= Beginning of Section =

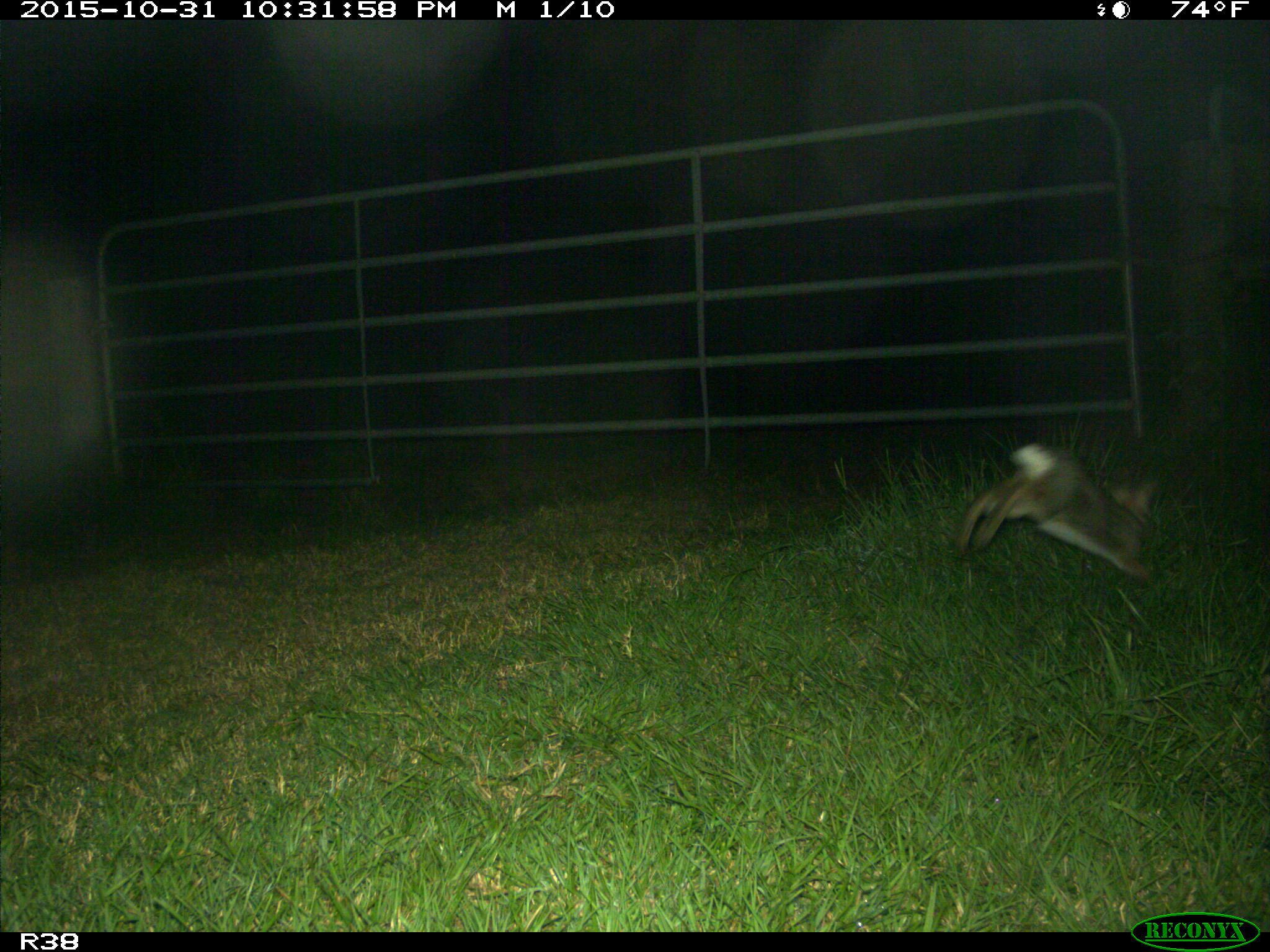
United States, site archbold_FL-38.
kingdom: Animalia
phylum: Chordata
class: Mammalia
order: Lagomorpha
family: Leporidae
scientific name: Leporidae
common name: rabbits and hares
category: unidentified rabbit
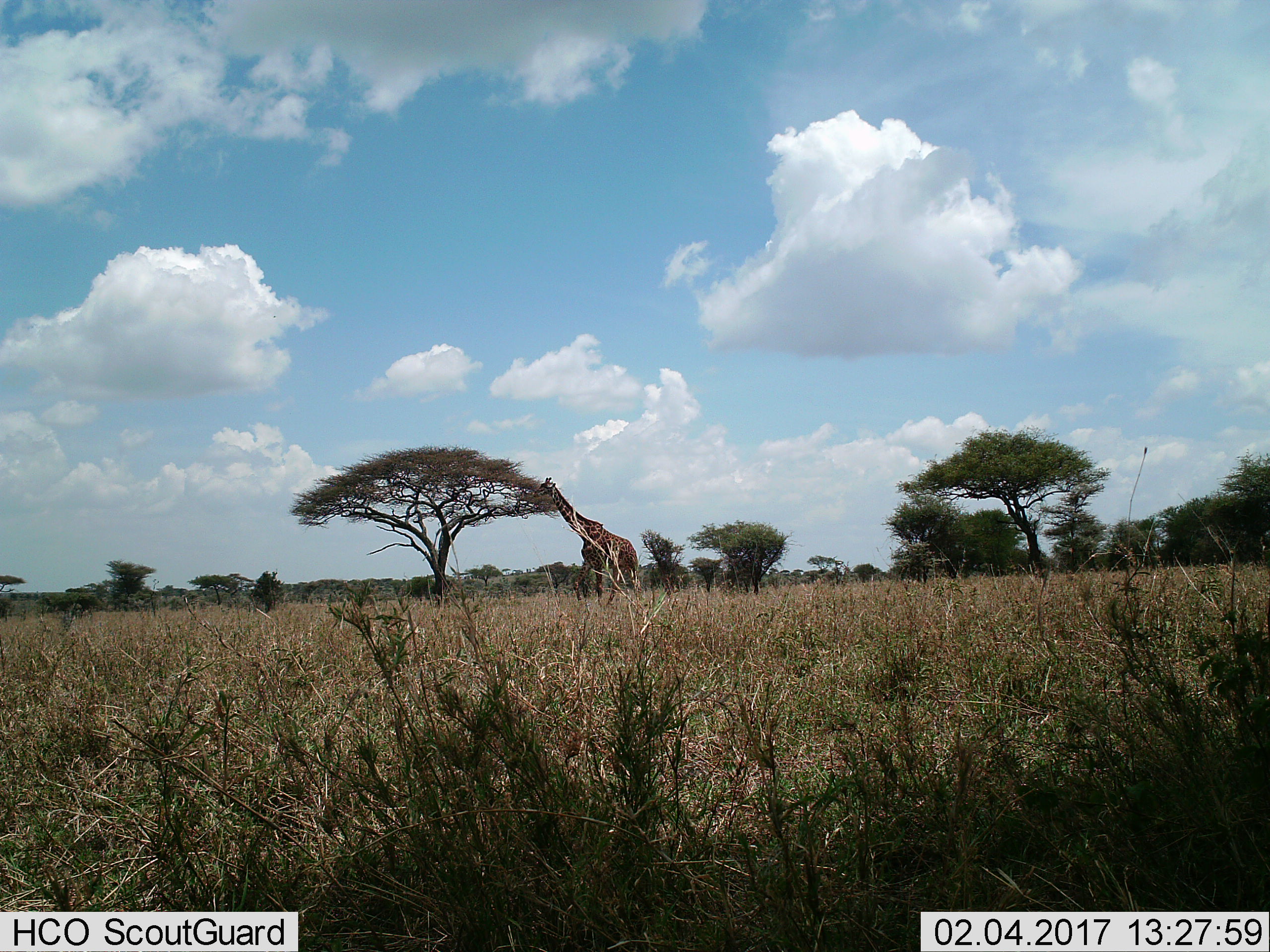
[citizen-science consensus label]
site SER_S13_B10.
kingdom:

= End of Section =
= Beginning of Section =

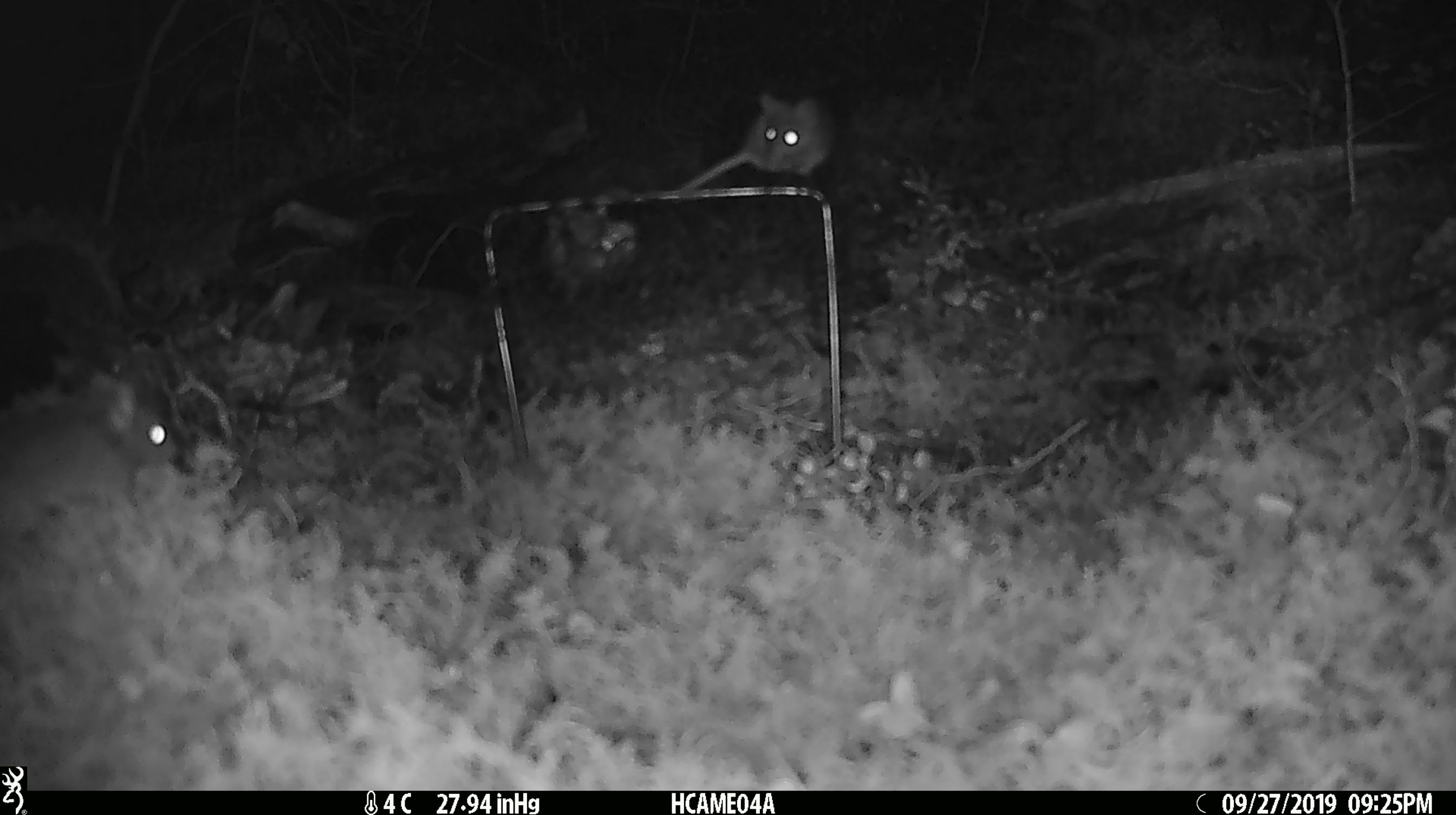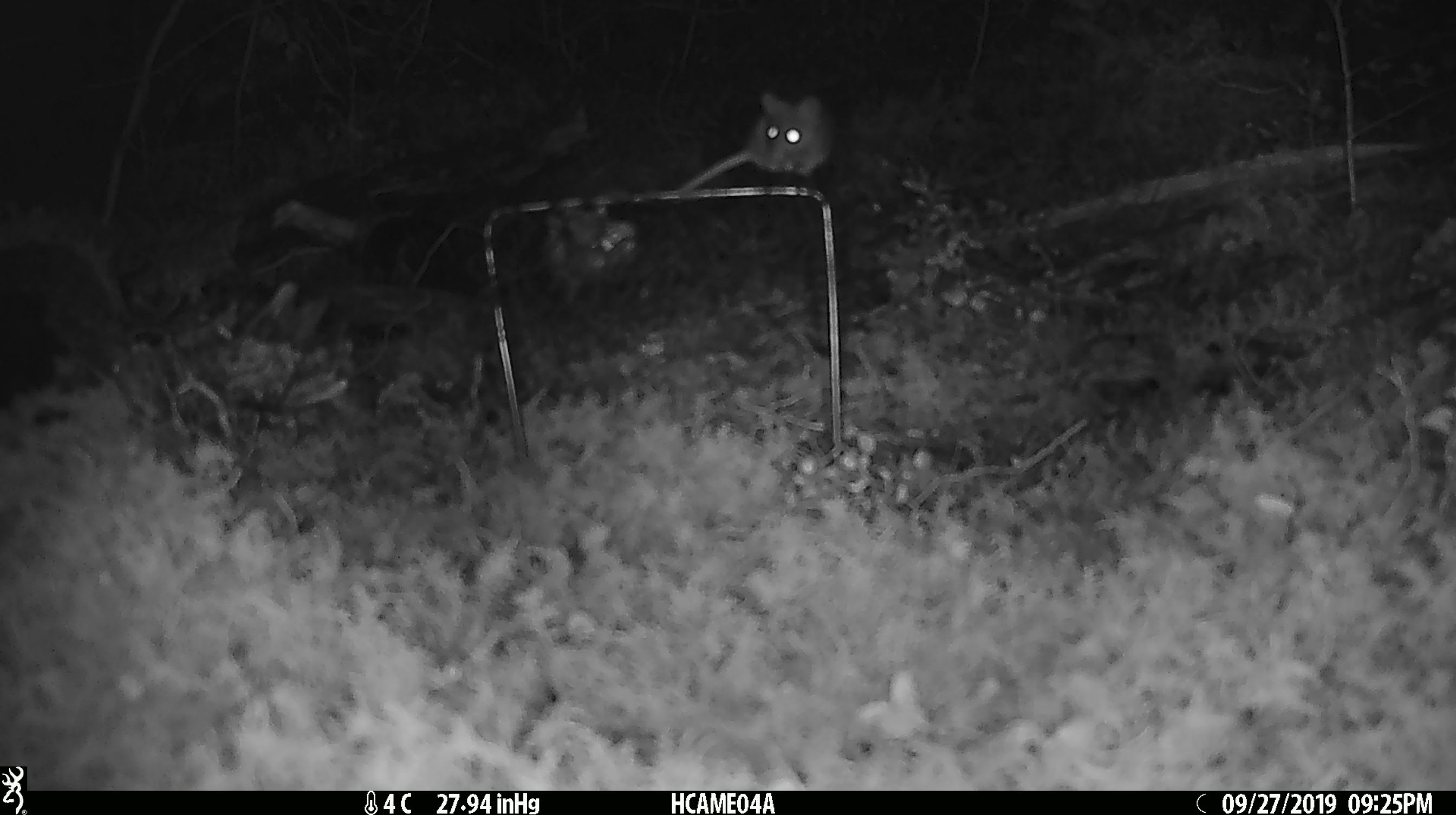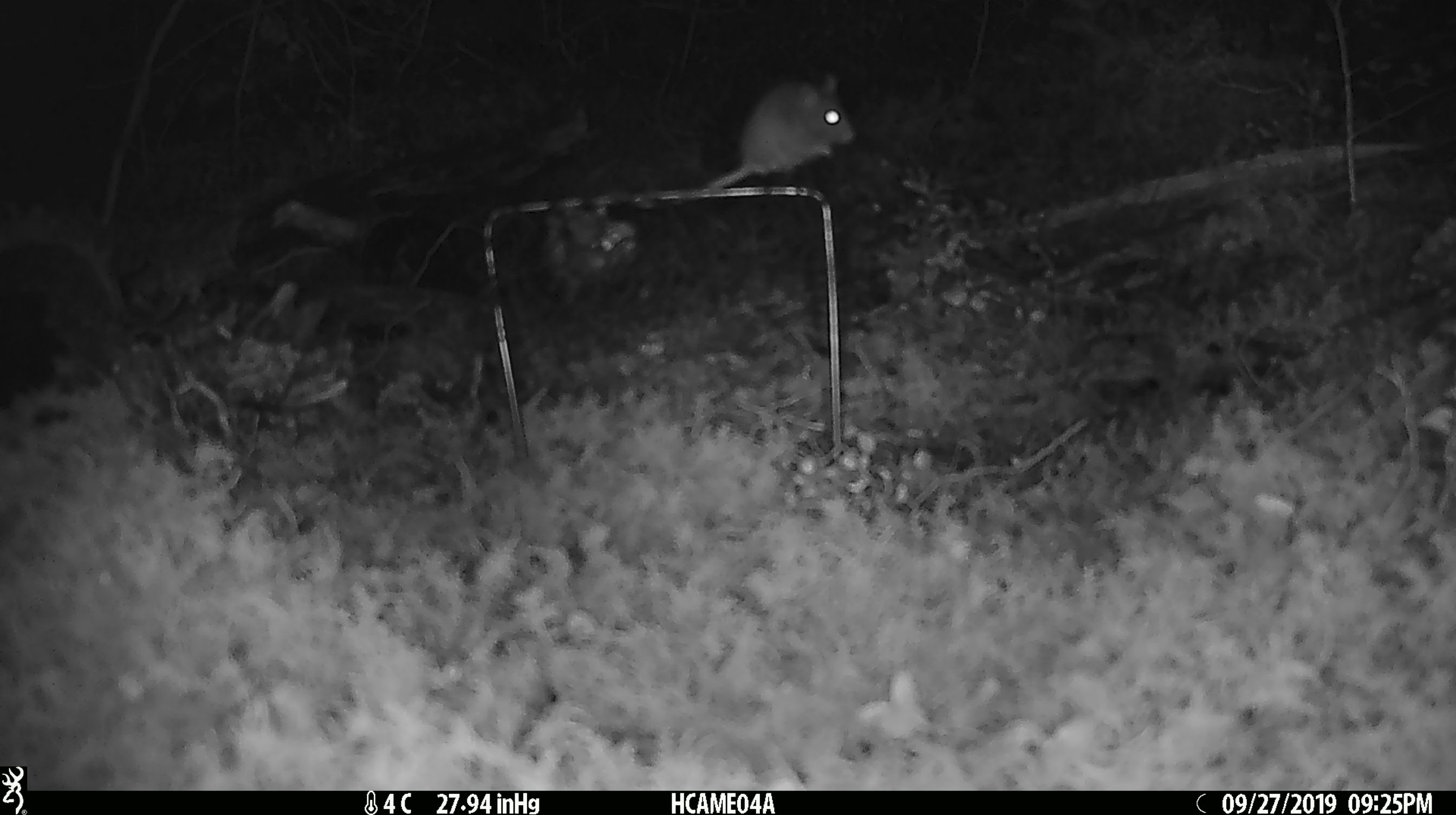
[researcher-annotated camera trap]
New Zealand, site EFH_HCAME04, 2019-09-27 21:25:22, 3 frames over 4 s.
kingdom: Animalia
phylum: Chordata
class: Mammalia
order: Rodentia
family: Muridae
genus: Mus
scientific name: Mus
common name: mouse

= End of Section =

In the listing above, find the line with "New Zealand, site" and the line with "common name: mouse", then reproduce both and every line between them exactly.

New Zealand, site EFH_HCAME04, 2019-09-27 21:25:22, 3 frames over 4 s.
kingdom: Animalia
phylum: Chordata
class: Mammalia
order: Rodentia
family: Muridae
genus: Mus
scientific name: Mus
common name: mouse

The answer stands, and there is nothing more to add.